The situation is further complica- ted by the dwindling supply of effective drugs.
The Sustainable Development Goals (SDGs), which are part of the UN’s post-2015 development agenda, must emphasize antimicrobial resistance as a threat to global health that must be overcome.
Improving surveillance of antimicrobial consumption and resistance is one of the most important steps in this process. The WHO report threw into sharp relief the inconsistent, underdeveloped surveillance techniques that are used in much of the world.
In order to better fight AMR, we must reach a global consensus on the standards used to track resistance indicators. This will require the establishment of national databases to track antibiotic sales, consumption, and bacterial resistance profiles. It will also require collaboration between nations.
Efforts such as the European Antimicrobial Resistance Surveillance Network (EARS-Net) and the Center for Disease Dynamics, Economics & Policy’s Global Antibiotic Resistance Partnership, which seeks to establish actionable policy proposals on antibiotic resistance in low- and middle-income countries, are already underway – but more such initiatives will be necessary.
Doctors, patients, and pharmacists must also be educated on proper prescribing practices and use of antimicrobials. In many countries, antibiotics are sold in pharmacies without a prescription, and even in countries like the United States, where over-the-counter laws are strict, it is estimated that half of antibiotic prescriptions are unnecessary. The indiscriminate prescribing and consumption of these drugs are contributing to the rising rates of resistant bacteria in both community and health-care settings.

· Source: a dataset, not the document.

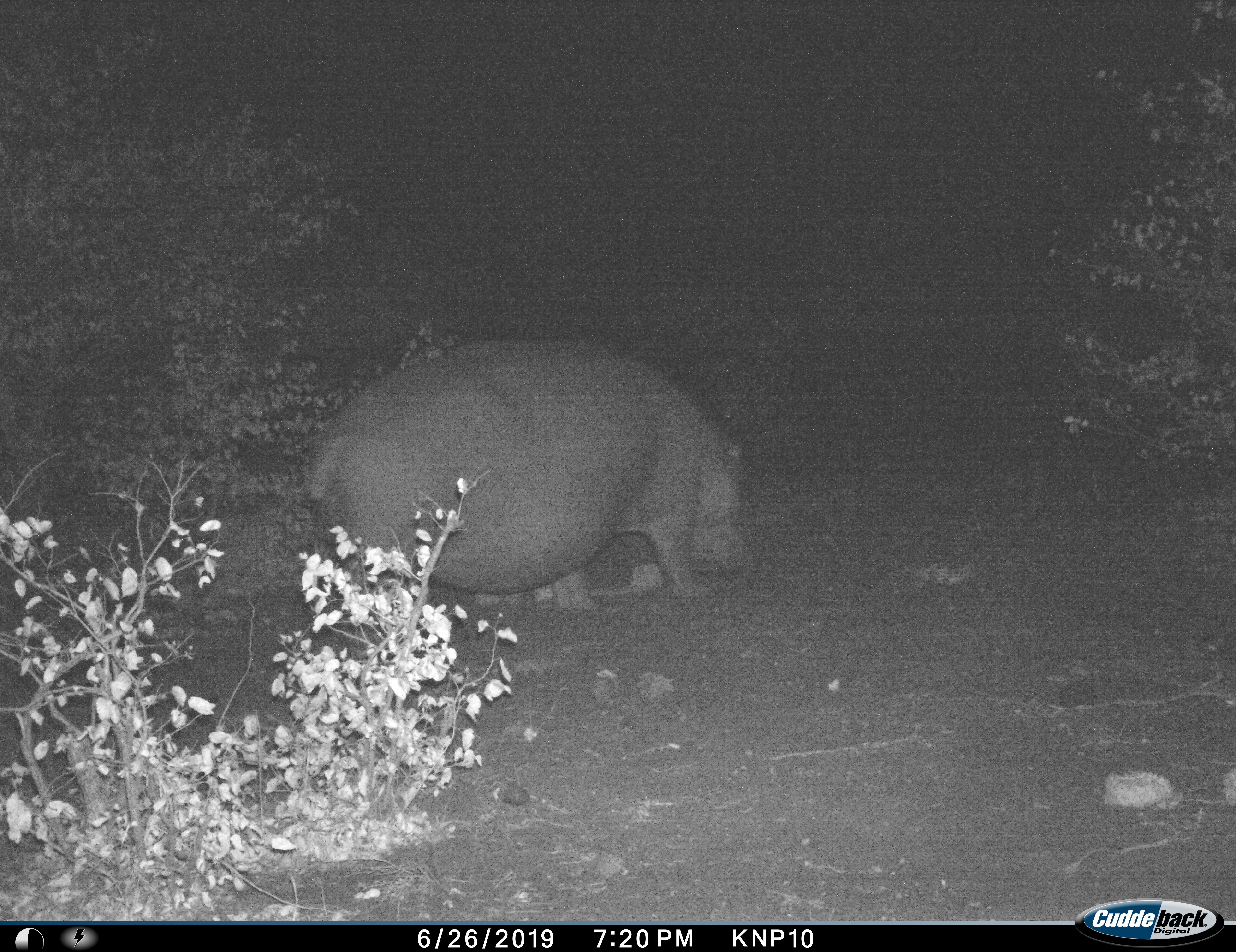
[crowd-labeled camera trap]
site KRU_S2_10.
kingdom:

The situation is further complicated by the dwindling supply of effective drugs. Overcoming this obstacle will require a multi-pronged approach that pushes for investment into research and development efforts, as well as the removal of bureaucratic barriers that often stand in the way of the approval of new pharmaceuticals.
Ensuring that there is a concerted international effort to address these problems will undoubtedly present a challenge for the global health community. With the MDGs in their final stages, governments around the world must come together to set new goals that ensure the gains we have made since 2000 are not lost to the threat of drug-resistant bacteria.